▶ [PROBLEM TO WORK ON] Write out the entries below once more, exactly, with the pictures left out.

== DATA FOR THE TASK

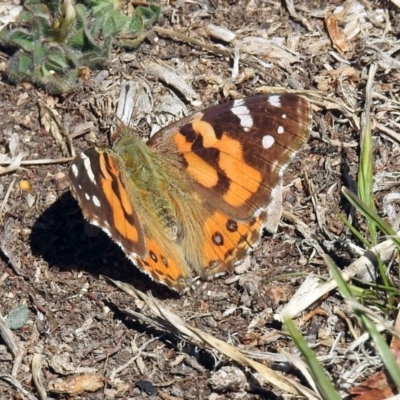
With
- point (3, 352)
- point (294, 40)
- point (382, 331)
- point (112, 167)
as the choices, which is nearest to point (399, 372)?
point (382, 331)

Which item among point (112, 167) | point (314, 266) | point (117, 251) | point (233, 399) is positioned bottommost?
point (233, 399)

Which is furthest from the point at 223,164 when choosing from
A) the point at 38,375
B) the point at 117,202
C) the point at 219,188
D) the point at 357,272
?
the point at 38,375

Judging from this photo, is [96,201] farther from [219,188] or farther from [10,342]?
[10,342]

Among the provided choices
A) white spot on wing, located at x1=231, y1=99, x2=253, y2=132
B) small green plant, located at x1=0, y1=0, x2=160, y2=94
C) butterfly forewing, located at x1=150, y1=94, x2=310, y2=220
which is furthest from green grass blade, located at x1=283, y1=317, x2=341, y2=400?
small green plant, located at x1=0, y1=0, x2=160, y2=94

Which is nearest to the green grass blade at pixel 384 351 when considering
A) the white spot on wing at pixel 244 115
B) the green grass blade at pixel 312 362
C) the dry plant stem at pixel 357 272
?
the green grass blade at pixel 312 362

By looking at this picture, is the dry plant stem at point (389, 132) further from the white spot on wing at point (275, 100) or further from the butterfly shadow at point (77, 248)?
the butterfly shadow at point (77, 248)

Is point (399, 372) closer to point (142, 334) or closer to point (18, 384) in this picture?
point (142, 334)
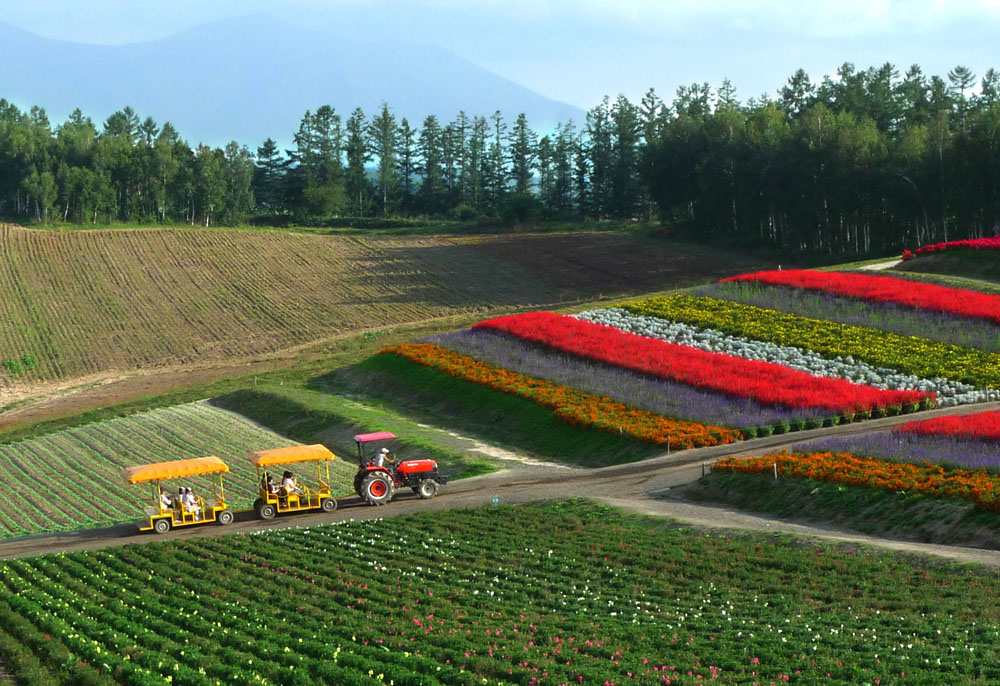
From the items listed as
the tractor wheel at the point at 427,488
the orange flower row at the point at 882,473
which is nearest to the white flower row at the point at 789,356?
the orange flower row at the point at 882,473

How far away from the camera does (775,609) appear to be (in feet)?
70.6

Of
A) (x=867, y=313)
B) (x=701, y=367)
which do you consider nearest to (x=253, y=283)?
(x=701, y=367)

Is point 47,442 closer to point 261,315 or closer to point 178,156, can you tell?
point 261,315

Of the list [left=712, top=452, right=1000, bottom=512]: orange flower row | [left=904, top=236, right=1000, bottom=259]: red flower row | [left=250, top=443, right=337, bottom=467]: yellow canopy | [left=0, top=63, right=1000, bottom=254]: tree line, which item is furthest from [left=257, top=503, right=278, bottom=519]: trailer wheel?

====

▶ [RESULT]
With
- point (3, 352)
- point (294, 40)
- point (382, 331)
- point (112, 167)
as the choices, which is nearest to point (399, 372)?
point (382, 331)

Which item among point (112, 167) | point (314, 266) | point (117, 251) | point (233, 399) is positioned bottommost?
point (233, 399)

Which is furthest from the point at 223,164 when choosing from
A) the point at 38,375
B) the point at 117,202
C) the point at 219,188
D) the point at 357,272
?
the point at 38,375

Judging from this photo, is [96,201] farther from [219,188] or farther from [10,342]?
[10,342]

Among the provided choices
A) white spot on wing, located at x1=231, y1=99, x2=253, y2=132
B) small green plant, located at x1=0, y1=0, x2=160, y2=94
C) butterfly forewing, located at x1=150, y1=94, x2=310, y2=220
which is furthest from green grass blade, located at x1=283, y1=317, x2=341, y2=400?
small green plant, located at x1=0, y1=0, x2=160, y2=94

Which is nearest to the green grass blade at pixel 384 351 when considering
A) the white spot on wing at pixel 244 115
B) the green grass blade at pixel 312 362
C) the dry plant stem at pixel 357 272
?
the green grass blade at pixel 312 362

By looking at this picture, is the dry plant stem at point (389, 132) further from the white spot on wing at point (275, 100) or further from the butterfly shadow at point (77, 248)?
the butterfly shadow at point (77, 248)

Is point (399, 372) closer to point (142, 334) or closer to point (18, 384) in this picture?
point (142, 334)
From the items listed as
the tractor wheel at the point at 427,488
the orange flower row at the point at 882,473
which is nearest to the white flower row at the point at 789,356?
the orange flower row at the point at 882,473

How far away from the camera does (775,609) appear to be (in feet)?
70.6

Of
A) (x=867, y=313)
B) (x=701, y=367)
which do you consider nearest to (x=253, y=283)?
(x=701, y=367)

Is point 47,442 closer to point 261,315 or closer to point 178,156, can you tell?
point 261,315

Of the list [left=712, top=452, right=1000, bottom=512]: orange flower row | [left=904, top=236, right=1000, bottom=259]: red flower row | [left=250, top=443, right=337, bottom=467]: yellow canopy | [left=0, top=63, right=1000, bottom=254]: tree line, which item is furthest from [left=257, top=503, right=278, bottom=519]: trailer wheel?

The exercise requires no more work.